What does Hispanic Heritage Month mean to you?

It means to be proud of my culture and where I come from.

Friday, October 7, 2016

An Interview with Carina Olaru, Director of Latino Cultural Center

Carina Olaru is an educator first. She started as an associate professor of Modern Languages, teaching Spanish and Portuguese, at a small liberal arts college in Illinois. There, she was the only domestic professor of color. This led to many minority students reaching out to her and sparking her desire to increase diversity awareness on college campuses.  She started many programs at her prior university before starting at the director of Purdue’s Latino Cultural Center this July. She has been director for just about two months and is already making big waves her on campus. She intends to raise the visibility of the center and Latino students on campus. Her goals are to empower student, faculty, and staff and be a resource for the university as well as the West Lafayette and Lafayette communities. She also wants to assist the university in recruiting and retaining minority students.
            Carina Olaru believes all the cultural centers are important. In her opinion, they “represent the underrepresented” and work hard to provide a space for minority students. The cultural centers create a community, so students of minority groups don’t feel like they are the only ones. Olaru believes the cultural centers are integral to helping students graduate on time and to recruit and retain Purdue students. She praises the cultural centers on their level of collaboration. She says the centers aren’t afraid to work with one another, because they all come from the same place, and have the same goals. Carina Olaru is very proud of the cultural centers here on Purdue’s campus.
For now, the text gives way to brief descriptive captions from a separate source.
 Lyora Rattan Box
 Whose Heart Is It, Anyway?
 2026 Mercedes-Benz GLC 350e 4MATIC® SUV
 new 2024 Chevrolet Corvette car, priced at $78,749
            For students interested in getting involved with the Latino Cultural Center, Olaru says the center is “what you make of it.” The center is located on north Russel street and is fully equipped with a lounge, conference room, fully-functional kitchen, as well as an ITaP computer lab and a sand volleyball court outside. “Students are more than welcome to just stop by between classes,” says Olaru, “some even nap in our lounge on the couches.” The center is open 9am-9pm Monday – Thursday, and 9am-5pm on Friday. Student organizations are able to reserve their conference room by making a reservation on their website. The center will be offering a variety of events this semester. From Spanish conversation tables, to theatre performances, and Los Dios de Los Muertos processional on October 27th. Each cultural center will have an alter to honor loved ones past, leading to the Latino Cultural Center, who will have their own alter, as well as activities and food, and the alter of the LGBTQ Center. All events hosted by the LCC are free and open to the public. Carina Olaru stresses that “everyone is welcome here,” and that the Latino Cultural Center is to serve as a home for Purdue Students. Check their website for a keep up with events and see what is happening next.